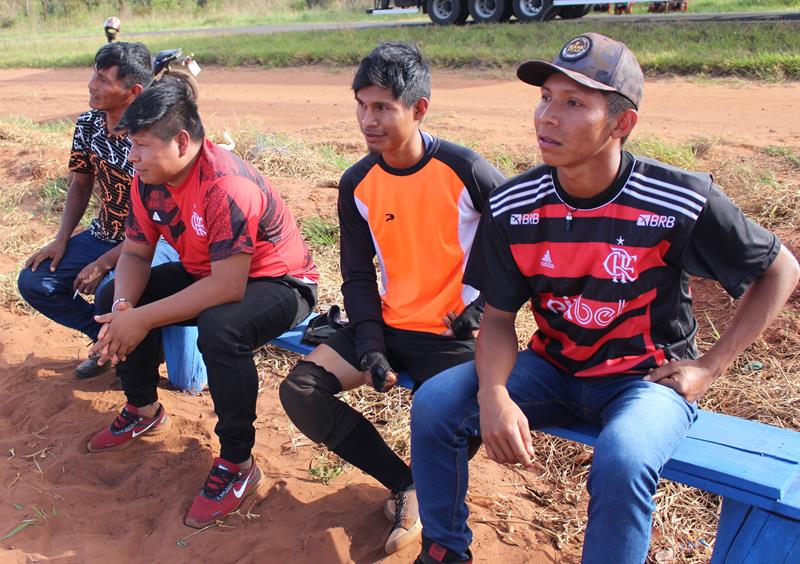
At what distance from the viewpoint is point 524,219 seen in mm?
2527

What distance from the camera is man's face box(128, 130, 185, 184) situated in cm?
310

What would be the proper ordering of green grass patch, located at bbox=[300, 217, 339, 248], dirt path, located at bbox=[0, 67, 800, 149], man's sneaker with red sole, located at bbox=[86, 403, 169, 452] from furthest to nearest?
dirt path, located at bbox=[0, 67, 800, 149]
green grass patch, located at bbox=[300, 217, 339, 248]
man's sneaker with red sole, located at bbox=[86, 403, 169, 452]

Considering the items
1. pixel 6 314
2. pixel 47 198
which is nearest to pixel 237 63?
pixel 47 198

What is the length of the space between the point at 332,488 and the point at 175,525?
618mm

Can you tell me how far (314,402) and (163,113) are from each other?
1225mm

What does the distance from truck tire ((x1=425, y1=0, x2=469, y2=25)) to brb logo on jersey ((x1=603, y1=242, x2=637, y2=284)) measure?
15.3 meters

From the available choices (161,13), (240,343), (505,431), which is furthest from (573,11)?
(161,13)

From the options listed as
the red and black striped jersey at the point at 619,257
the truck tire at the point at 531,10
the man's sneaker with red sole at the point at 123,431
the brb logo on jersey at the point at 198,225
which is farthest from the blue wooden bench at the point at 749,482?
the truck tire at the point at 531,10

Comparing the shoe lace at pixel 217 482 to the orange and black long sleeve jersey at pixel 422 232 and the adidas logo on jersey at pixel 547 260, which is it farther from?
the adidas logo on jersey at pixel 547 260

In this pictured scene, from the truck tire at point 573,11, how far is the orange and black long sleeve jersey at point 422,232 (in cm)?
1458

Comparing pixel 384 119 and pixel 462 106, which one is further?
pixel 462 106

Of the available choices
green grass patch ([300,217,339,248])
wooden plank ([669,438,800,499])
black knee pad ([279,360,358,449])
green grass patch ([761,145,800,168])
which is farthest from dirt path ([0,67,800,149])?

-------------------------

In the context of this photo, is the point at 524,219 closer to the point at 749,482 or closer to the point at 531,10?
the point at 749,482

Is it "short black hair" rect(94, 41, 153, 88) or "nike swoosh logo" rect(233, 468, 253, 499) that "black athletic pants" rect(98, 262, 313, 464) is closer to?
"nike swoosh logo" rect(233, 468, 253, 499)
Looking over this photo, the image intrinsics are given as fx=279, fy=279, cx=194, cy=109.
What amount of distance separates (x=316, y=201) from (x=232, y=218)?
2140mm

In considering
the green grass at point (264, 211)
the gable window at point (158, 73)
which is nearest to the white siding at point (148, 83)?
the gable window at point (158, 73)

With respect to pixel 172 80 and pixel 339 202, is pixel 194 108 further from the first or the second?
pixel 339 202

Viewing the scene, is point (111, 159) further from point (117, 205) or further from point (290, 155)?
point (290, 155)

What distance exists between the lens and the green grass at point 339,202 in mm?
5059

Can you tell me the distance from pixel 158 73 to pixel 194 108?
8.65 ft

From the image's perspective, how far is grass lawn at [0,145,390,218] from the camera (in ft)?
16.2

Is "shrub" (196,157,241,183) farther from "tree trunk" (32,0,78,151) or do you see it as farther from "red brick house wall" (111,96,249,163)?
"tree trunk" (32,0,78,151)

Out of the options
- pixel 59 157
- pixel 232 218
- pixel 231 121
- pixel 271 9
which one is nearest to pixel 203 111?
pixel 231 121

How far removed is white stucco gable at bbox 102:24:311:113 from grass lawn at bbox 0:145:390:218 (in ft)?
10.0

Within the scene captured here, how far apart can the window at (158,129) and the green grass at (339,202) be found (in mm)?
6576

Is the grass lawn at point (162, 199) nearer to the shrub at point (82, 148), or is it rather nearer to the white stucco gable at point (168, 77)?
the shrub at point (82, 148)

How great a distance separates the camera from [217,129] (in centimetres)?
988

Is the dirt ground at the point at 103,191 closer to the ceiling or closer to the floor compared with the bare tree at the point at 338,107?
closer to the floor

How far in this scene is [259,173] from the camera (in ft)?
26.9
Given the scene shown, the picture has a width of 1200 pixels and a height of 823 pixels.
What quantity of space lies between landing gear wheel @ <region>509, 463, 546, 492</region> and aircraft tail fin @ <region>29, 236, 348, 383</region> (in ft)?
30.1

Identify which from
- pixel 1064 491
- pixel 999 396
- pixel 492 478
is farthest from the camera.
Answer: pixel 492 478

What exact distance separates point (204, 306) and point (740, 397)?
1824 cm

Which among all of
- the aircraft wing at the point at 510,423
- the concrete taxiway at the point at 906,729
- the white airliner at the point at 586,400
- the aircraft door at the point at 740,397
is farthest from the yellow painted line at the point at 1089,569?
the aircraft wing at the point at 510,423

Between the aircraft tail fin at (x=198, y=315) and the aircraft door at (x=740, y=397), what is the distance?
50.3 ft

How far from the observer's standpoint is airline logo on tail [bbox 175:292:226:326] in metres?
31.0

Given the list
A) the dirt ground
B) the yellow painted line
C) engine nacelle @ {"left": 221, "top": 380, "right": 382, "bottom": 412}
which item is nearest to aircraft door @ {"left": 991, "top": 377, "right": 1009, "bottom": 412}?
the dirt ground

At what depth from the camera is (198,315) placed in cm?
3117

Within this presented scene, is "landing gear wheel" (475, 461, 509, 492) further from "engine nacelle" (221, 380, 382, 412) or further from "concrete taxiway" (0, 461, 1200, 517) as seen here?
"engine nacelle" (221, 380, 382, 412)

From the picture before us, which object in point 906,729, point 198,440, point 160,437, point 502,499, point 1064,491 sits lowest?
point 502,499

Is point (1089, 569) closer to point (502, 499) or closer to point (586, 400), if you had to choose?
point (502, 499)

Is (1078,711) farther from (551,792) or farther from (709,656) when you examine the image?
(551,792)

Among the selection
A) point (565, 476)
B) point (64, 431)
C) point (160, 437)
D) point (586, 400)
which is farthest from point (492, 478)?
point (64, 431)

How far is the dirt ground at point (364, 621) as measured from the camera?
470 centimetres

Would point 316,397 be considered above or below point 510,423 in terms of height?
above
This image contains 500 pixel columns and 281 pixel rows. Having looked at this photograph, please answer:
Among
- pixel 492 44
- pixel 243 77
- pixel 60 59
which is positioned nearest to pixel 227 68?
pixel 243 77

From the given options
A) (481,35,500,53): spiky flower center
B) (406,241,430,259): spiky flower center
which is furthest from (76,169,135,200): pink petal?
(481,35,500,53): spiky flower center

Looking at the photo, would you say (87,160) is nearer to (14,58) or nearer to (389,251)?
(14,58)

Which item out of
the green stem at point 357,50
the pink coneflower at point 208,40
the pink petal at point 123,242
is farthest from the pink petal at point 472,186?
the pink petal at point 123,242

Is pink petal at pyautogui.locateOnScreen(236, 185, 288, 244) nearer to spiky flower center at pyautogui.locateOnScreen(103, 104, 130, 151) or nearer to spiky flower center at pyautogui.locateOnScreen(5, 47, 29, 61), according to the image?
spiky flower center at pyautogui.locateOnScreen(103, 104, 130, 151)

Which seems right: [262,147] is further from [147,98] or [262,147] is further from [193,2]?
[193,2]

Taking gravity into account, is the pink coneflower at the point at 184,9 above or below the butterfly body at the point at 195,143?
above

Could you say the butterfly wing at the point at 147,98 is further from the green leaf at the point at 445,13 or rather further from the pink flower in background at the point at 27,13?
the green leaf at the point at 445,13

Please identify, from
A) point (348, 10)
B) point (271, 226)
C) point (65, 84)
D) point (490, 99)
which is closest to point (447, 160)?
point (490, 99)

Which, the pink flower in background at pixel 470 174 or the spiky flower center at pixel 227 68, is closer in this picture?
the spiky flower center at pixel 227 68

-------------------------

▶ **Your task**:
List each line in the data above that contains the string "white". Uppercase and lowercase letters count as different.

▶ **Reply**:
which is nearest to the white siding at point (148, 83)?
How far removed is white stucco gable at bbox 102:24:311:113 from grass lawn at bbox 0:145:390:218 (in ft)?
Is the grass lawn at point (162, 199) nearer to the shrub at point (82, 148), or is it rather nearer to the white stucco gable at point (168, 77)?
- the white airliner at the point at 586,400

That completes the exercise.